(Secwepemc Territory/Kamloops, BC – December 11, 2017) This morning, the BC NDP government made the decision to continue construction on the Site C hydro-electric Dam project over the objections of the Prophet River, West Moberly First Nations and other First Nation organizations. The Site C hydroelectric project will be the third in a series of dams constructed on the Peace River since the late 1960’s. The Peace River Valley is a culturally and environmentally unique microclimate with high agricultural value and the capability to provide a sustainably produced supply of fresh fruits and vegetables to over a million people; however, this decision will see the flooding over 9330 hectares of Treaty 8 First Nation territories forever, including 120 kilometers of the Peace River further impeding its flow northward, destroying burial sites, traditional hunting and gathering places, and sacred spaces.
The Provincial and Federal governments’ decision to proceed and issue permits with respect to the Site C Dam was made without the full, prior and informed consent of Treaty 8 First Nations, and in contrast to the findings of the joint federal and provincial environmental impact assessment which clearly stated that the Site C dam will undermine Indigenous and Treaty 8 rights.

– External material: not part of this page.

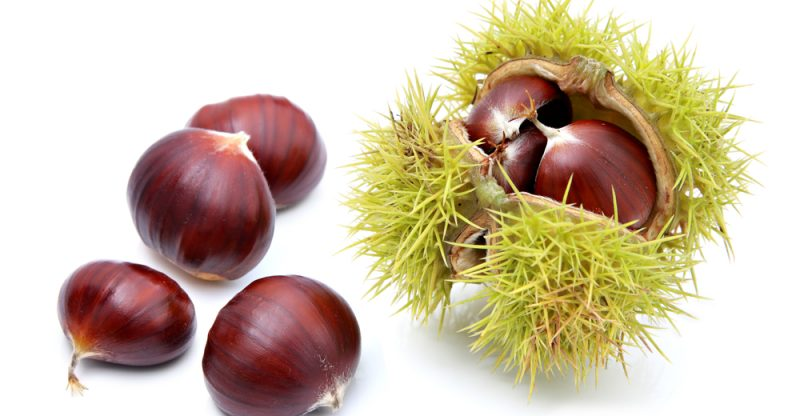 Chestnuts health benefits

Regional Chief Terry Teegee stated, “While I appreciate the difficult nature of the decision Provincial Cabinet had to make, I am disappointed that in spite of their stated commitment to fully implement the UN Declaration on the Rights of Indigenous Peoples they have chosen to proceed with the destruction of the Peace River and the abrogation of Treaty 8 rights.” Regional Chief continued, “In deciding to continue construction without the free, prior and informed consent of the Prophet River and West Moberly First Nations, the BC government has failed in their first test to all Indigenous Peoples, and failed to embrace a new vision for a clean renewable energy future for BC.”
West Moberly and Prophet River have pledged to continue to use all available processes and legal options to oppose the construction of the Site C Hydroelectric Dam, and the BCAFN will continue to stand with them throughout this process.